On Tuesday the Supreme Court will hear a challenge brought by 12 Nigerian plaintiffs who say a Shell oil subsidiary aided and abetted acts of murder, rape and systematic torture by the Nigerian government in the early 1990s.
At issue is whether corporations can be sued in U.S. courts for violations of human rights committed abroad.
Human rights groups hope the high court will reverse a 2010 lower court decision that held that corporations - unlike individuals - cannot be sued under the Alien Tort Statute, a federal law that allows foreigners to bring lawsuits in U.S. federal court for violations of international human rights law.
Lawyers for the plaintiffs, who were associated with the Movement for the Survival of the Ogoni People, allege in court papers that the Nigerian military, assisted by Shell's operations in the region, "engaged in a widespread and systematic campaign of torture, extrajudicial executions, prolonged arbitrary detention, and indiscriminate killings constituting crimes against humanity to violently suppress the movement."
In court papers, lawyer Kathleen M. Sullivan, representing Royal Dutch Petroleum Co., a holding company for Shell, says the lower court was right to find that international law does not recognize corporate responsibility for the alleged offenses.
Sullivan says the Nigerian plaintiffs "fail to demonstrate that international law, with the requisite specificity and universal acceptance, imposes responsibility on corporations for the offenses alleged here. "
Ralph G. Steinhardt, a law professor at George Washington Law School, says the lower court got it wrong.
"The lower court in this case was alone among federal courts of appeals in concluding that corporations never - under any circumstance - have obligations under international law," says Steinhardt who filed a brief representing international law scholars on behalf of the Nigerian plaintiffs. "Four other courts of appeals have explicitly reached an opposite conclusion."
The United States government has filed a brief in support of the plaintiffs.
"The United States has taken the position that whatever complexities may arise in future cases, the absolute rule adopted by the court of appeals in this case is wrong, " says Steinhardt.
The Alien Tort Statute was part of the first piece of legislation adopted by the U.S. Congress in 1789 largely for the purpose of making sure that foreigners injured by violations of international law could use U.S. courts to get compensation.
Only in the 1980's was the Alien Tort Statute used to enforce human rights law.
Peter Weiss, vice president of the non-profit group Center for Constitutional Rights, was the first to use the Alien Tort Statue to go after individuals who had committed human rights crimes abroad.
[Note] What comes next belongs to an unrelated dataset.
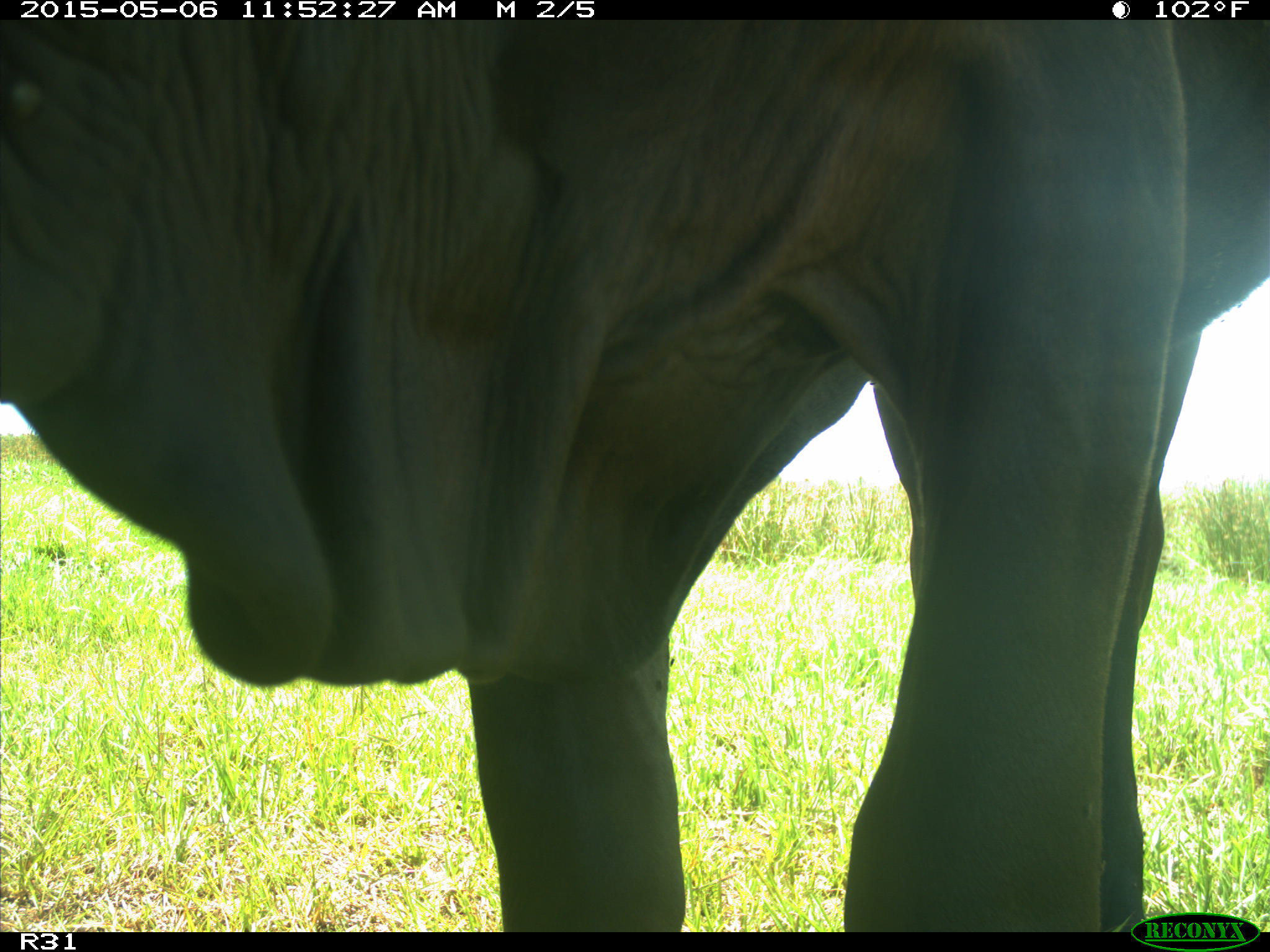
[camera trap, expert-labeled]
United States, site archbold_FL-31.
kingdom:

Later the statute was applied to corporations with ties to the United States.
"The interesting thing is that until the Second Circuit decision came down, the question of whether a corporation can be sued under the Alien Tort Statue was never raised. Not by defendants, and not by judges," says Weiss. "Then all of a sudden the Second Circuit said it is not part of customary international law to be able to sue corporations for human rights violations. "
Weiss says that if the Supreme Court rules against liability for corporations, it will still leave open the possibility of suing individuals in those corporations who may have been guilty of committing crimes, but that is a much harder case to prove.
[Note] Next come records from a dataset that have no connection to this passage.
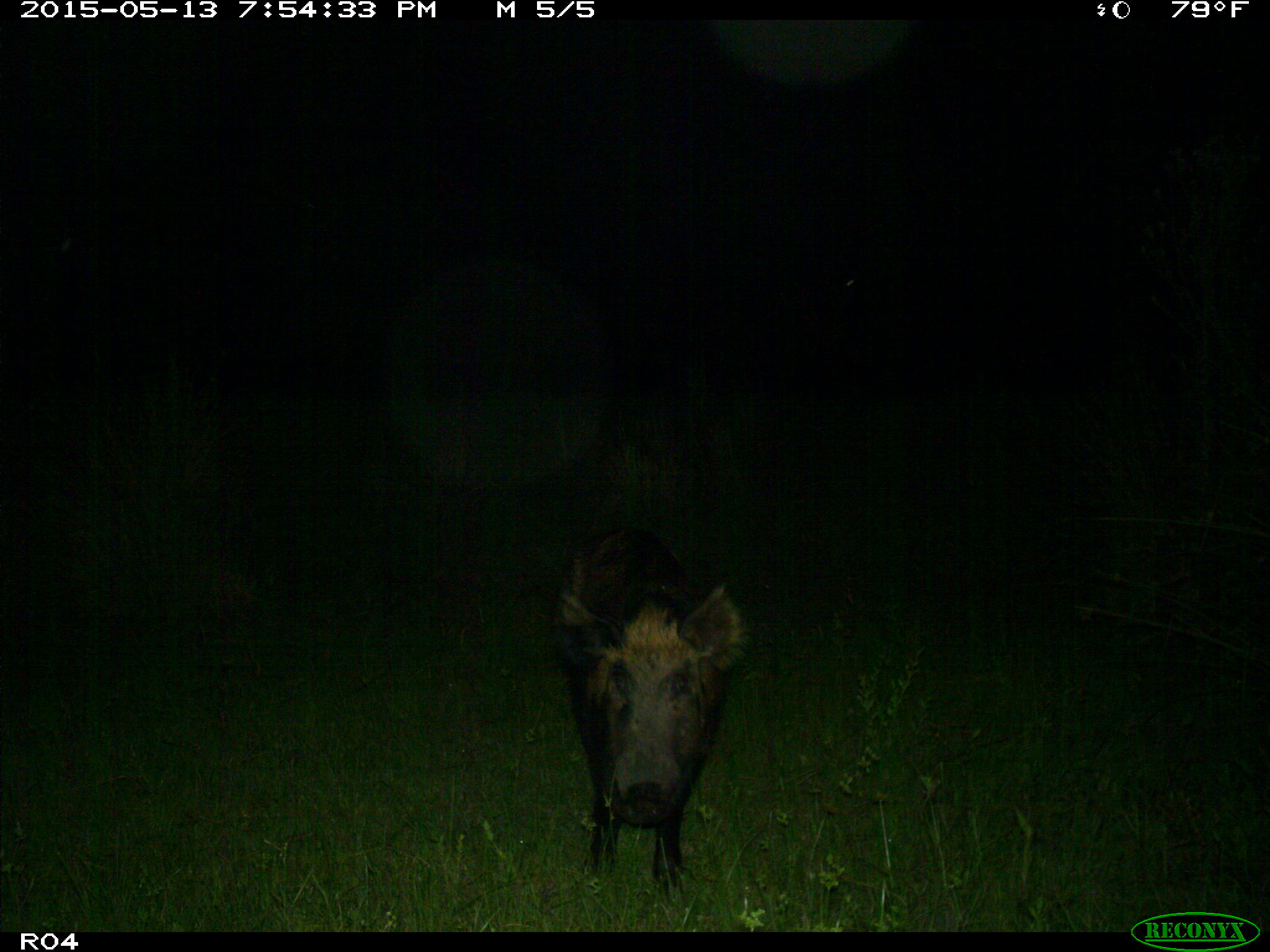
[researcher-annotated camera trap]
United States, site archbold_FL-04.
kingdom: Animalia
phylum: Chordata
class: Mammalia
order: Artiodactyla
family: Suidae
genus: Sus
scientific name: Sus scrofa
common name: wild boar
John B. Bellinger III, who served as the legal adviser to the Department of State during the Bush administration, argues that the Supreme Court should curb the Alien Tort Statute.
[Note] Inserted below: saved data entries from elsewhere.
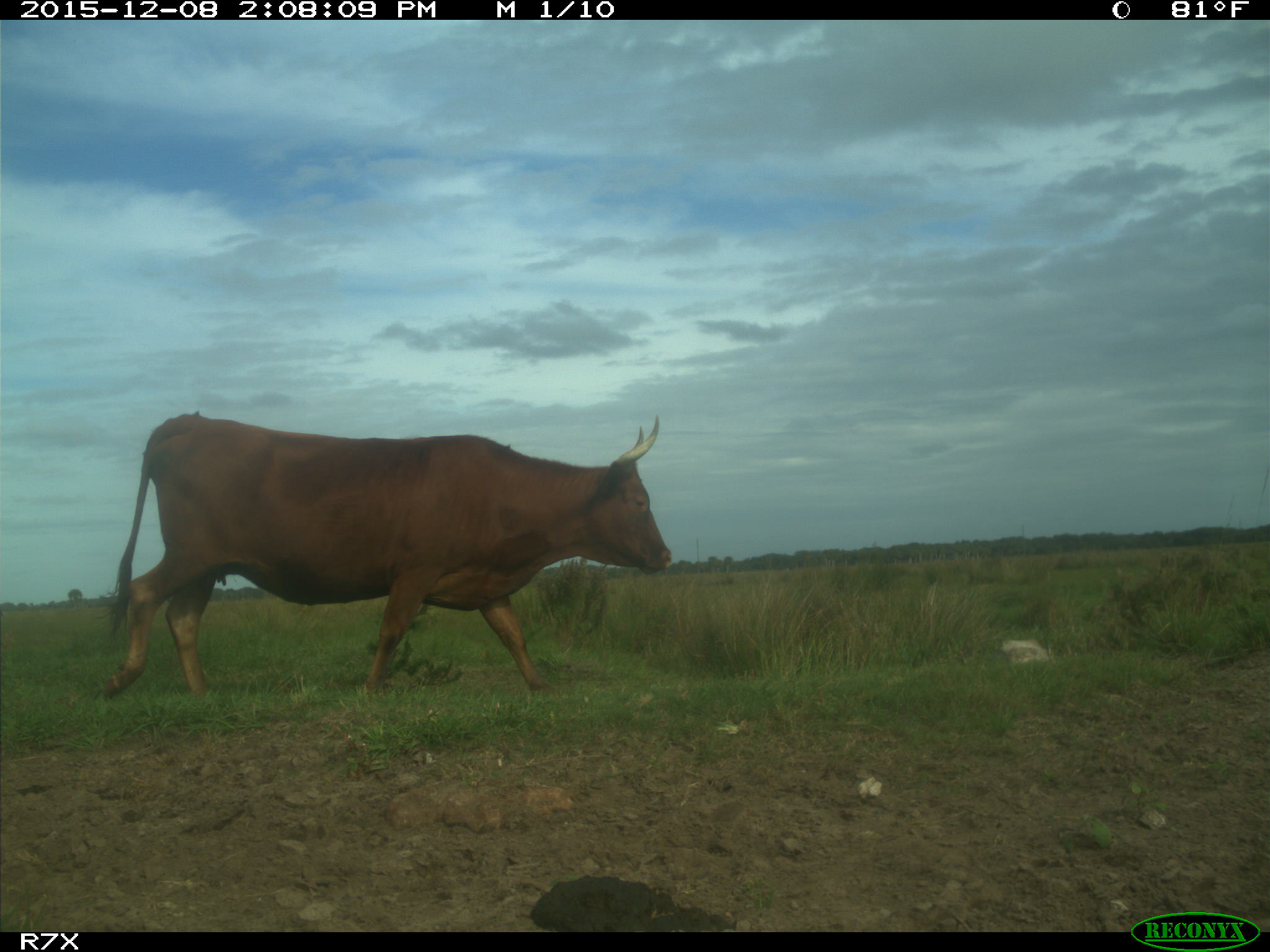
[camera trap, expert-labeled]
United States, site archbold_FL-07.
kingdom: Animalia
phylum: Chordata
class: Mammalia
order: Artiodactyla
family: Bovidae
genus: Bos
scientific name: Bos taurus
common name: domestic cow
Bos taurus (domestic cow).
"More than 120 lawsuits have been filed in federal courts against 59 corporations for alleged wrongful acts in 60 countries," Bellinger writes in a recent opinion piece for the Washington Post .
He says that few of the lawsuits against entities such as ExxonMobil and Coca-Cola have resulted in judgments, "but most cases have dragged on for years, and some companies have settled rather than submit to protracted and reputation-damaging litigation."
On the diplomatic front he said the Obama administration should be concerned about reciprocity. The administration "would certainly object if foreign governments were to encourage lawsuits in their courts against U.S. companies for perceived violations of international law, such as against the manufacturers of drone aircraft."